*Exercise*:
Exactly reproduce the lines from the top of the entries below through the line containing "genus: Trichosurus", with both ends included.

[Source records]
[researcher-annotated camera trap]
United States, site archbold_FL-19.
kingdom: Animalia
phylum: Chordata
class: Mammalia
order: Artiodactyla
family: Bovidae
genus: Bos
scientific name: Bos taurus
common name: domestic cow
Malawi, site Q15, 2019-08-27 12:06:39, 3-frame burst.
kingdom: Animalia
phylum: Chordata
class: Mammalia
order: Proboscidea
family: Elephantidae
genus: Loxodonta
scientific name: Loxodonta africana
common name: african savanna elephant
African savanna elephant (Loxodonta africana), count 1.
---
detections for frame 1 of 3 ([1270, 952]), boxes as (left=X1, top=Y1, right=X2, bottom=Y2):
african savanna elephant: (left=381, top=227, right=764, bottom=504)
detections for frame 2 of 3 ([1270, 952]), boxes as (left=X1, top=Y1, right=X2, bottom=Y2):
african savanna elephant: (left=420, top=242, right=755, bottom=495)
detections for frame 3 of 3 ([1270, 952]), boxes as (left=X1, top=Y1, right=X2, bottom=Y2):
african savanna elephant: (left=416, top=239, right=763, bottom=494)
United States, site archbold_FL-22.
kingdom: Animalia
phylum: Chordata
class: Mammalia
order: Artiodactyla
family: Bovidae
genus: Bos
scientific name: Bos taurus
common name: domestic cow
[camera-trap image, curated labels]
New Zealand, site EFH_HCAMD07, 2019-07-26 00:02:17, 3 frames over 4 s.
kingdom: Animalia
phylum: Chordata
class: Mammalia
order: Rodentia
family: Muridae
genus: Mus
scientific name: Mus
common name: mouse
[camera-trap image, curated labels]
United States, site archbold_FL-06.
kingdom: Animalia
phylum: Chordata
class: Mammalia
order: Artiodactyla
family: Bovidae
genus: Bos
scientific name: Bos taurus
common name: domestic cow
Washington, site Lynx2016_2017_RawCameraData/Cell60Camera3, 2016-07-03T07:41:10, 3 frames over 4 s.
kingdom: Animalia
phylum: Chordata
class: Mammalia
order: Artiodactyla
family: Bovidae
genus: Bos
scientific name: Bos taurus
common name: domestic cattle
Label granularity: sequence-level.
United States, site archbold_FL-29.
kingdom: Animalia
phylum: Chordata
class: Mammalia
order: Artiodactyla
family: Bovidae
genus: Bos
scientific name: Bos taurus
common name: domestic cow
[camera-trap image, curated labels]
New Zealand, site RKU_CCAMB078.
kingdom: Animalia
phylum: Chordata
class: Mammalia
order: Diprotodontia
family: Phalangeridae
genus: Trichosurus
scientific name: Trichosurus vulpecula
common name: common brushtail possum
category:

*Answer for the task*:
[researcher-annotated camera trap]
United States, site archbold_FL-19.
kingdom: Animalia
phylum: Chordata
class: Mammalia
order: Artiodactyla
family: Bovidae
genus: Bos
scientific name: Bos taurus
common name: domestic cow
Malawi, site Q15, 2019-08-27 12:06:39, 3-frame burst.
kingdom: Animalia
phylum: Chordata
class: Mammalia
order: Proboscidea
family: Elephantidae
genus: Loxodonta
scientific name: Loxodonta africana
common name: african savanna elephant
African savanna elephant (Loxodonta africana), count 1.
---
detections for frame 1 of 3 ([1270, 952]), boxes as (left=X1, top=Y1, right=X2, bottom=Y2):
african savanna elephant: (left=381, top=227, right=764, bottom=504)
detections for frame 2 of 3 ([1270, 952]), boxes as (left=X1, top=Y1, right=X2, bottom=Y2):
african savanna elephant: (left=420, top=242, right=755, bottom=495)
detections for frame 3 of 3 ([1270, 952]), boxes as (left=X1, top=Y1, right=X2, bottom=Y2):
african savanna elephant: (left=416, top=239, right=763, bottom=494)
United States, site archbold_FL-22.
kingdom: Animalia
phylum: Chordata
class: Mammalia
order: Artiodactyla
family: Bovidae
genus: Bos
scientific name: Bos taurus
common name: domestic cow
[camera-trap image, curated labels]
New Zealand, site EFH_HCAMD07, 2019-07-26 00:02:17, 3 frames over 4 s.
kingdom: Animalia
phylum: Chordata
class: Mammalia
order: Rodentia
family: Muridae
genus: Mus
scientific name: Mus
common name: mouse
[camera-trap image, curated labels]
United States, site archbold_FL-06.
kingdom: Animalia
phylum: Chordata
class: Mammalia
order: Artiodactyla
family: Bovidae
genus: Bos
scientific name: Bos taurus
common name: domestic cow
Washington, site Lynx2016_2017_RawCameraData/Cell60Camera3, 2016-07-03T07:41:10, 3 frames over 4 s.
kingdom: Animalia
phylum: Chordata
class: Mammalia
order: Artiodactyla
family: Bovidae
genus: Bos
scientific name: Bos taurus
common name: domestic cattle
Label granularity: sequence-level.
United States, site archbold_FL-29.
kingdom: Animalia
phylum: Chordata
class: Mammalia
order: Artiodactyla
family: Bovidae
genus: Bos
scientific name: Bos taurus
common name: domestic cow
[camera-trap image, curated labels]
New Zealand, site RKU_CCAMB078.
kingdom: Animalia
phylum: Chordata
class: Mammalia
order: Diprotodontia
family: Phalangeridae
genus: Trichosurus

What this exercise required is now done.